EXCERPT TO READ:

================

It is to Maitland’s credit that he started writing with the pairing up of a male-female protagonist team before it became fashionable. If you haven’t had the pleasure of reading Barry Maitland, Auntie M suggests you begin with the delightful series opener, The Marx Sisters, to follow the careers and private lives of the two detectives these eleven novels revolve around. But no matter in which order you read them, Barry Maitland’s novels, in the UK and Aussie idiom, go down a treat.

Peter James: Riveting Two-fer Sunday, Oct 30 2011 

Peter James two latest Roy Grace novels reveal why Lee Child calls him “. . .  one of the best in the world.” James has produced numerous films (The Merchant of Venice with Al Pacino, Jeremy Irons and Joseph Fiennes) and his novels have a cinematic appeal, visual and complex. Indeed, three of the novels have been filmed and the books have sold over five million copies and been translated into thirty-three languages, a track record any author would envy.

James  blames being burgled for the realistic bent he brings to Detective Superintendent Roy Grace and his Brighton team. A detective James met at the time offered to help him with his series research, and later became the model for Grace. James says becoming friendly with the policeman and his cohorts led him to see that they live in an inclusive world of their own compatriots, looking differently at their surroundings from the average citizen: they have a healthy dose of suspicion most of us lack. James credits another detective friend who reads and comments on his novels-in-progress for being an invaluable resource. Auntie M agrees: her own Cumbrian source for The Green Remains (due out early in 2012) helps with details of everything, from the colors of the lights on top of Lake District panda cars, to the distance to the police station from the major crime scene.

================

COLLECTED MATERIAL:

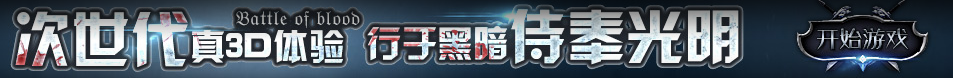 柘城县新闻网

================

WORK REQUIRED:
Write the next part of the crime fiction reviews, starting right after their last sentence. The material that comes after the crime fiction reviews is separate from them.

TASK RESPONSE:
Dead Like You opens in Brighton at the Metropole Hotel on New Year’s Eve. A woman is brutally raped; a week later, a second woman is attacked. Both victims have their shoes taken by the offender.

 

 

The cases jog Grace’s memory back to a series of remarkably similar crimes which remain unsolved from 1997. Are these crimes the work of a copycat perpetrator, or has the “Shoe Man” resurfaced?

By shifting between the past and present, James presents us with the fullest picture yet of Grace’s personal life, taking readers into the time before his beloved wife went missing and changed his world irrevocably. He also offers a fascinating story of sexual obsession. As the crimes mount, Grace’s team race to save the latest victim.

The novel is inventive and engrossing, blending aspects of the police procedural with the psychological suspense that has become the hallmark of James’ novels, which Jeffery Deavers say echo ” . . . the heart and voices of such authors as P. D. James and Ian Rankin at their best.”

 

 

James’ newest addition to the series will be on sale here at the end of November. Auntie M scored an Advance Readers’ Edition of Dead Man’s Grip and feels this is the strongest entry yet in the Roy Grace series.

This one sizzles off the page, building from chapter to chapter, as the action ranges through several countries and surges with emotional charges on several levels.                                                                                                                                                  

The action starts in a seemingly innocuous way, with widow Carly Chase hurrying to the office after dropping her son at school. A terrible motor vehicle accident occurs, with the resultant death of a Brighton University student. Too much wine the evening before is still in Carly’s system, but when she’s eventually cleared of any wrongdoing in the accident, she has no idea that the repercussions will extend far beyond the loss of her driving license.

When Grace’s Sussex team become involved, it becomes clear that the dead student had connections to organized crime in America, and several scenes are set in New York on Long Island’s tony Hamptons. Since this is Auntie M’s homeground, she was particularly keen to read these bits, but the routes used to get there from Manhattan are correct and descriptions of the area hold up well.

Then revenge killings of the others involved in the accident begin, accompanied by some of the most horrific torture imaginable. It becomes obvious to Grace that Carly is next on the killer’s list.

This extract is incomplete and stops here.